● STUDY TEXT
::::

I think I paid $35 for the combo. Rod works fine for spot. I cleaned a fixed the reel. Baitfeeder no less. I put it on a old st. croix I had. 7'. You do understand you can break a reel and land big fish on a $35 reel, 10 times before you have spent $350. It really does teach you to "play" a fish. YOU GET PULL, YOUR ROD/REEL IS A TOOL, Not a winch. IMVHO. Its not the reel/rod/bait/etc. Its what YOU put into it. Not $$$$, Not even TIME. I really feel(JMVVVHO) its the understanding of the fishing.


----------



## Jesse Lockowitz (Feb 13, 2006)

rattler said:


> I think I paid $35 for the combo. Rod works fine for spot. I cleaned a fixed the reel. Baitfeeder no less. I put it on a old st. croix I had. 7'. You do understand you can break a reel and land big fish on a $35 reel, 10 times before you have spent $350. It really does teach you to "play" a fish. YOU GET PULL, YOUR ROD/REEL IS A TOOL, Not a winch. IMVHO. Its not the reel/rod/bait/etc. Its what YOU put into it. Not $$$$, Not even TIME. I really feel(JMVVVHO) its the understanding of the fishing.


:--|


----------



## smacks fanatic (Oct 16, 2010)

diawa d wave and d shock are great and there really easy to get!(cheapppp)


----------



## bluefish1928 (Jun 9, 2007)

smacks fanatic said:


> diawa d wave and d shock are great and there really easy to get!(cheapppp)


the slow rod action is ideal for float fishing

now the reel just sucks


----------



## rocket (Dec 1, 2008)

I am building a 7'6" St Croix for the rod. I'm leaning towards the Daiwa Sol if I can find a good deal on one.


----------



## surf rat (Jun 30, 2004)

*Sol*

Some of the best Trout fisherman around use it.....I have four of them....Bottom line is either you know or you don't....If someone dosen't have a clue what they are doing the reel and rod really don't matter anyway... I hear people say all the time I would never spend 250 dollars or even 350 dollars for a G. Loomis Trout rod..They charter me for the day and after fishing with one for a day go out and buy one then another and another...same with the SOL..I fished with a couple friends of mine last week and we had about nine Sols on nine Loomis rods between us in the boat....As far as finding a used SOL for sale good luck....It is like finding a used top notch Bird dog for sale... You may have to get out your wallet.


----------



## Fishman (Apr 23, 2000)

Rat where did you buy your SOLs


----------



## rocket (Dec 1, 2008)

surf rat said:


> Some of the best Trout fisherman around use it.....I have four of them....Bottom line is either you know or you don't....If someone dosen't have a clue what they are doing the reel and rod really don't matter anyway... I hear people say all the time I would never spend 250 dollars or even 350 dollars for a G. Loomis Trout rod..They charter me for the day and after fishing with one for a day go out and buy one then another and another...same with the SOL..I fished with a couple friends of mine last week and we had about nine Sols on nine Loomis rods between us in the boat....As far as finding a used SOL for sale good luck....It is like finding a used top notch Bird dog for sale... You may have to get out your wallet.


I'm pretty new at the trout game so I probably don't know nearly as much as I should. I'd like to use a good setup while I'm learning though. :fishing:


----------



## Newsjeff (Jul 22, 2004)

::::

● SOURCE DATA

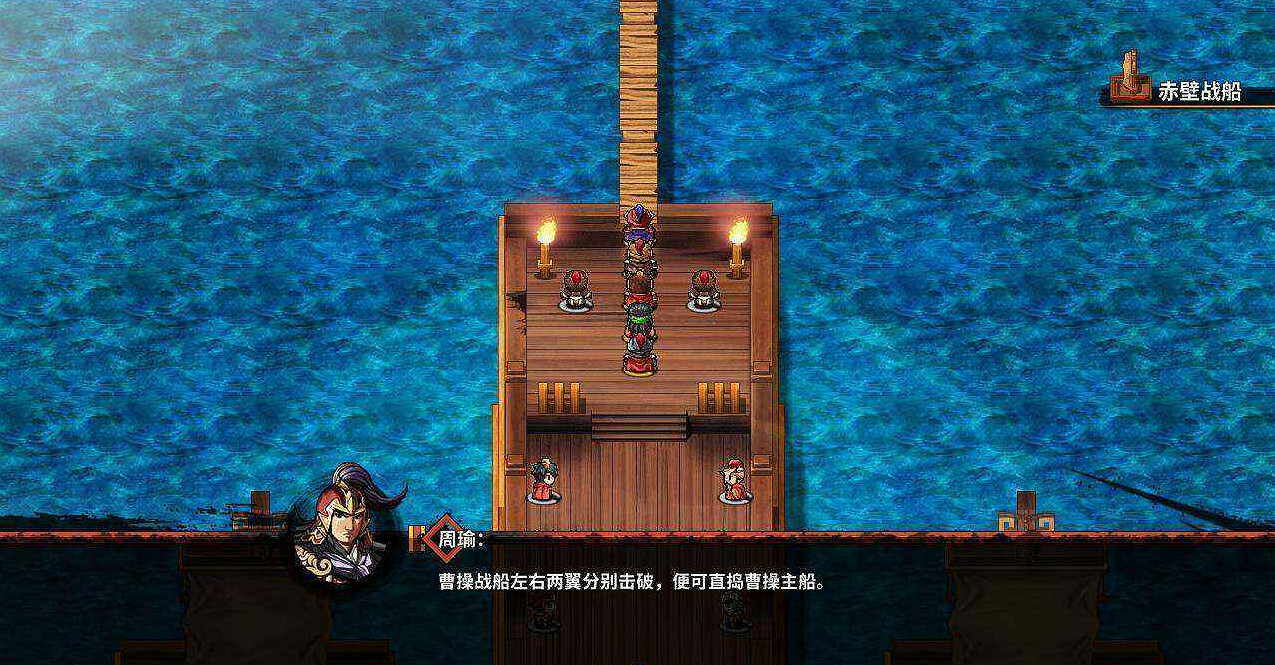 《吞食孔明傳》第四章怎麽借東風? 赤壁大戰圖文流程攻略 《吞食孔明傳》第四章怎麽借東風? 赤壁大戰圖文流程攻略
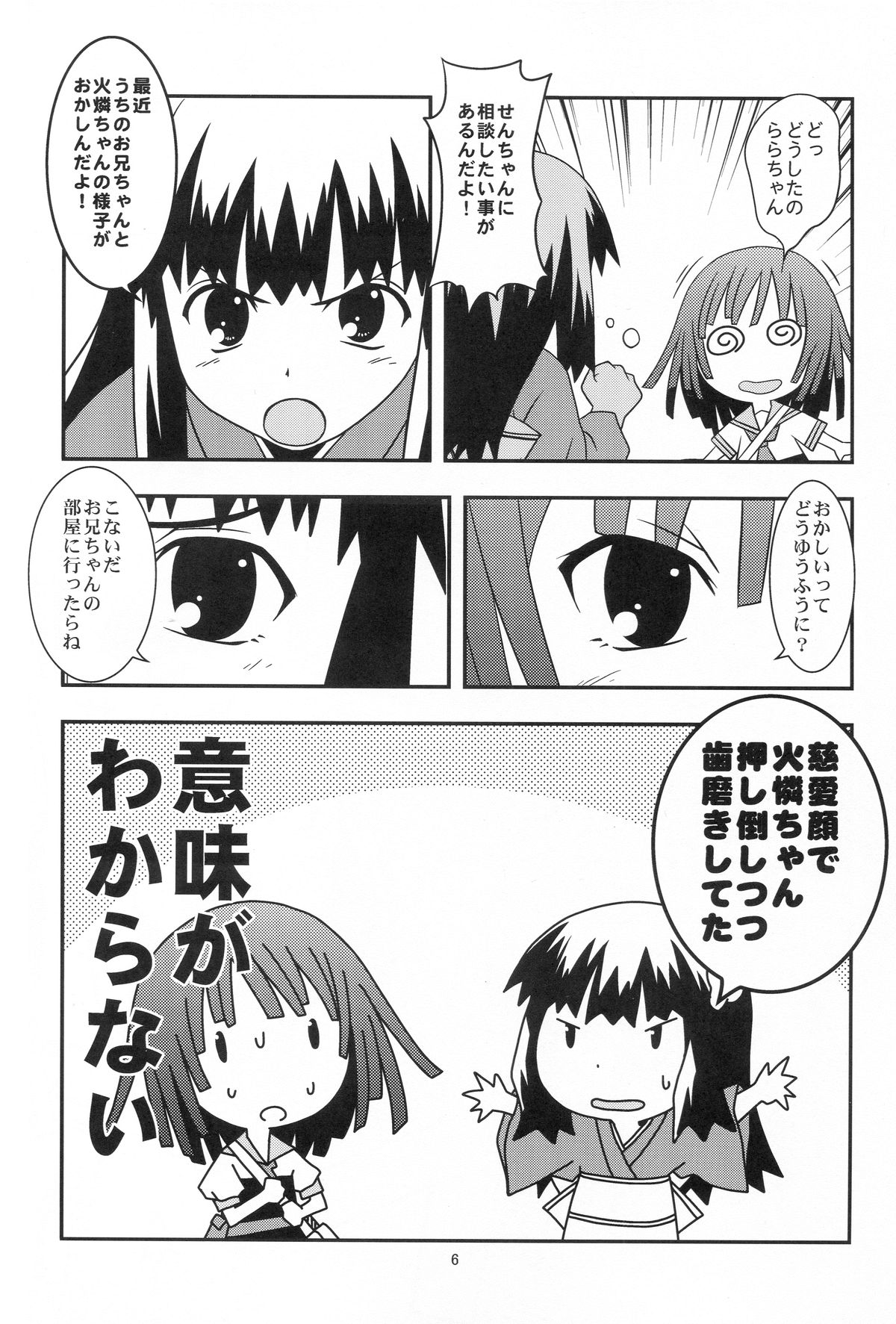 Nii-chan wa Sonna Koto Dakara page 5 full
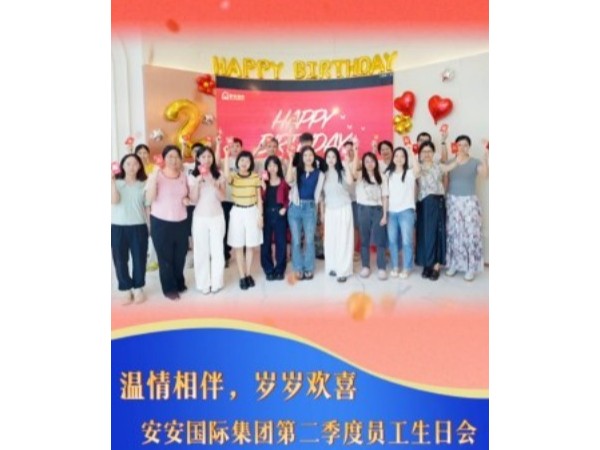 《温情相伴，共赴美好｜安安国际集团举办第二季度员工生日会》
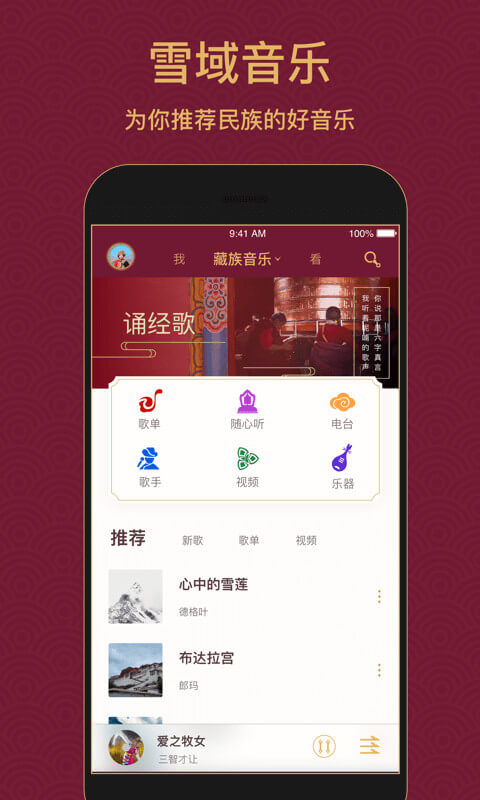 雪域音樂(lè)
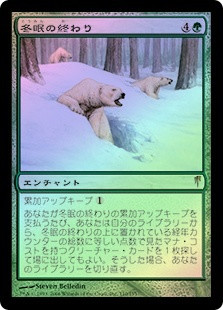 Hibernation's End
Coldsnap (Foil) - Japanese
Single
Magic The Gathering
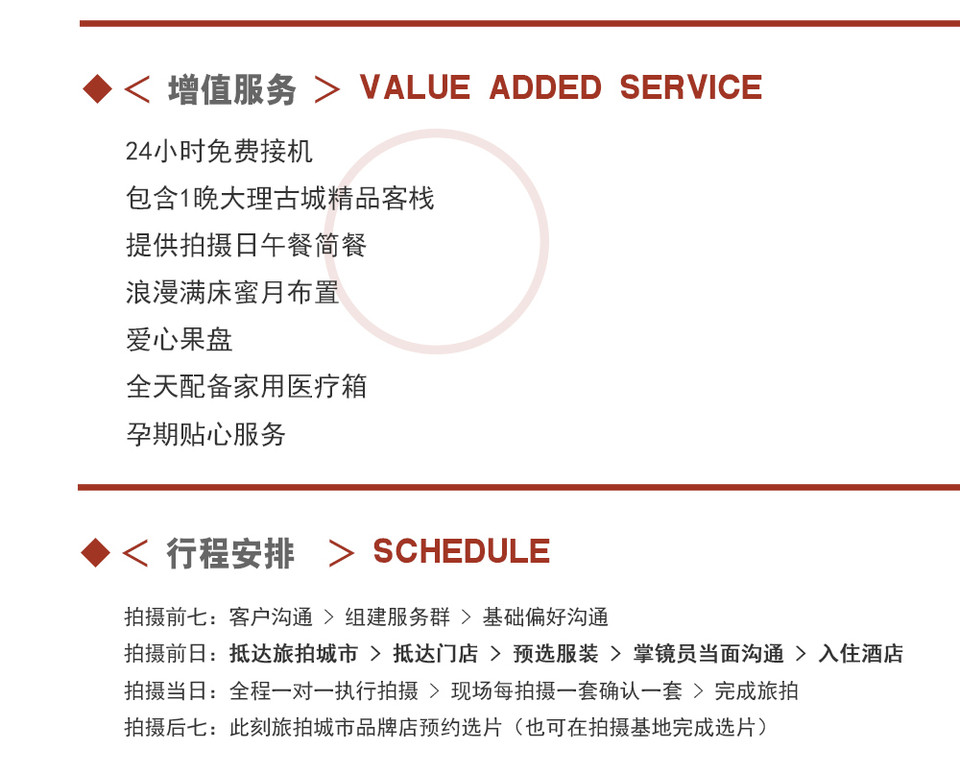 大理--大陆古城+洱海+旅游婚纱摄影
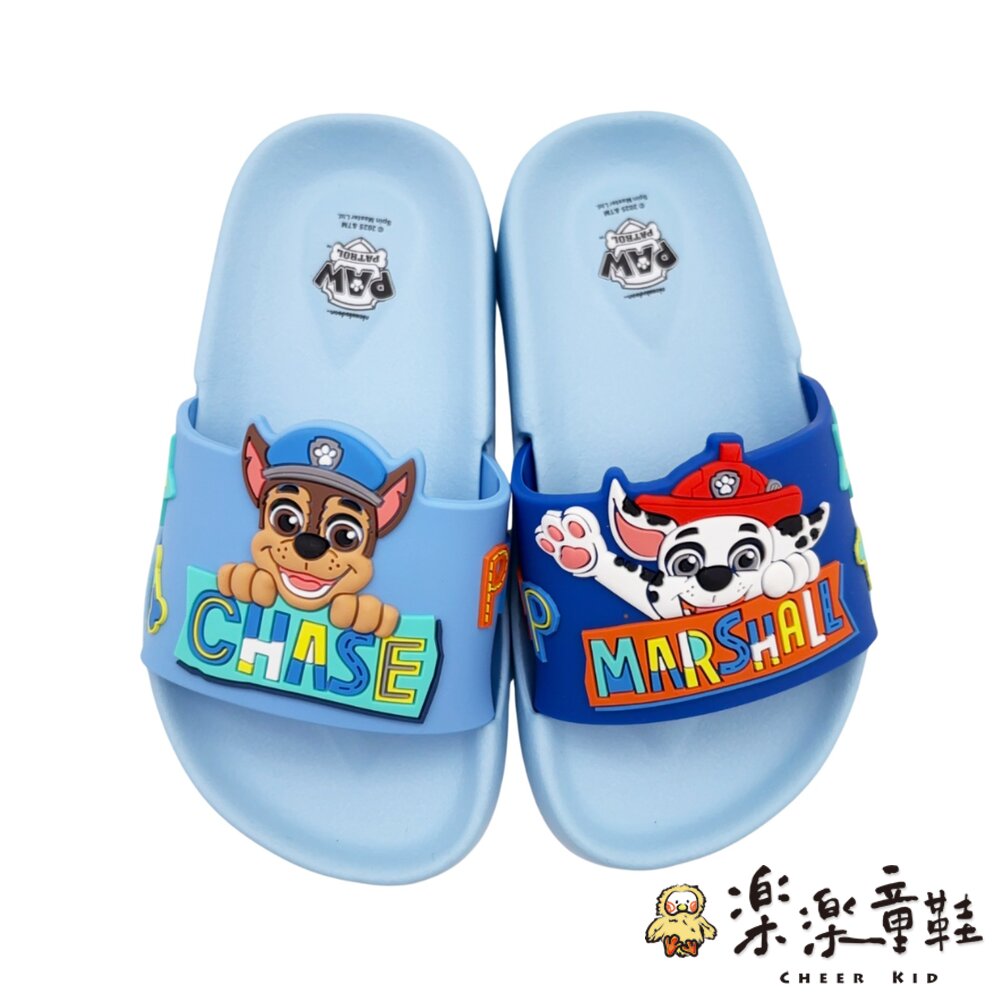 MIT汪汪隊阿奇毛毛輕量拖鞋 封面照片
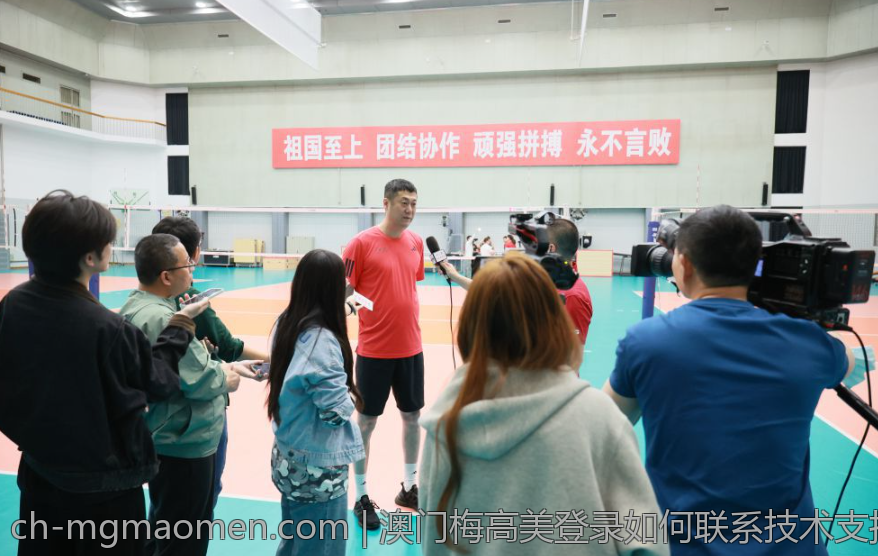 澳门梅高美登录如何联系技术支持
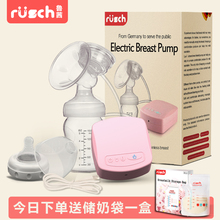 自动挤奶器吸催乳器 孕产妇拔奶器吸力大手动静音 鲁茜电动吸奶器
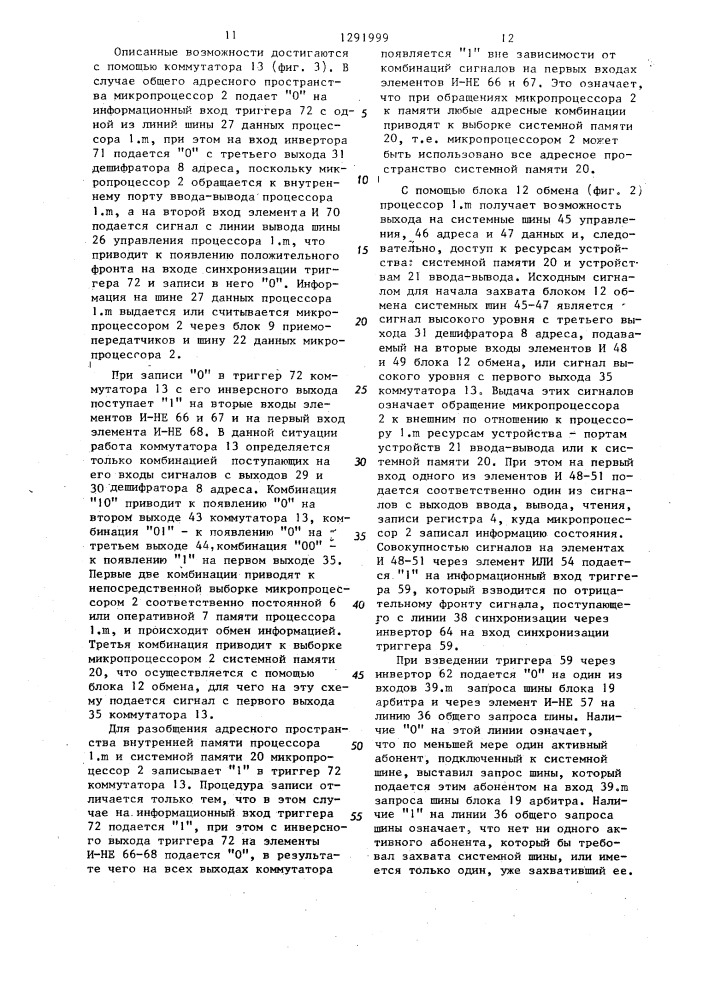 Микропроцессорное устройство обработки данных (патент 1291999)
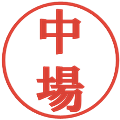 中場の電子印鑑｜プレゼンス体｜縮小版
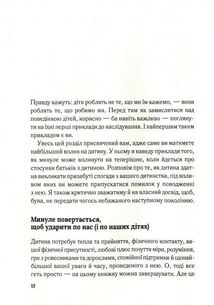 Важливо щоб ваші батьки прочитали цю книжку (а ваші діти радітимуть якщо і ви це зробите). Image №11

::::

● USING THE INFORMATION
1. In the fishing forum thread, what length is the St Croix rod that rocket is building?
2. Rewrite the fishing forum thread from "now the reel" up to and including "deal on one.", putting "fair price" in place of "good deal".

● SOLUTIONS TO EACH TASK
1. 7'6"

2.
now the reel just sucks


----------



## rocket (Dec 1, 2008)

I am building a 7'6" St Croix for the rod. I'm leaning towards the Daiwa Sol if I can find a fair price on one.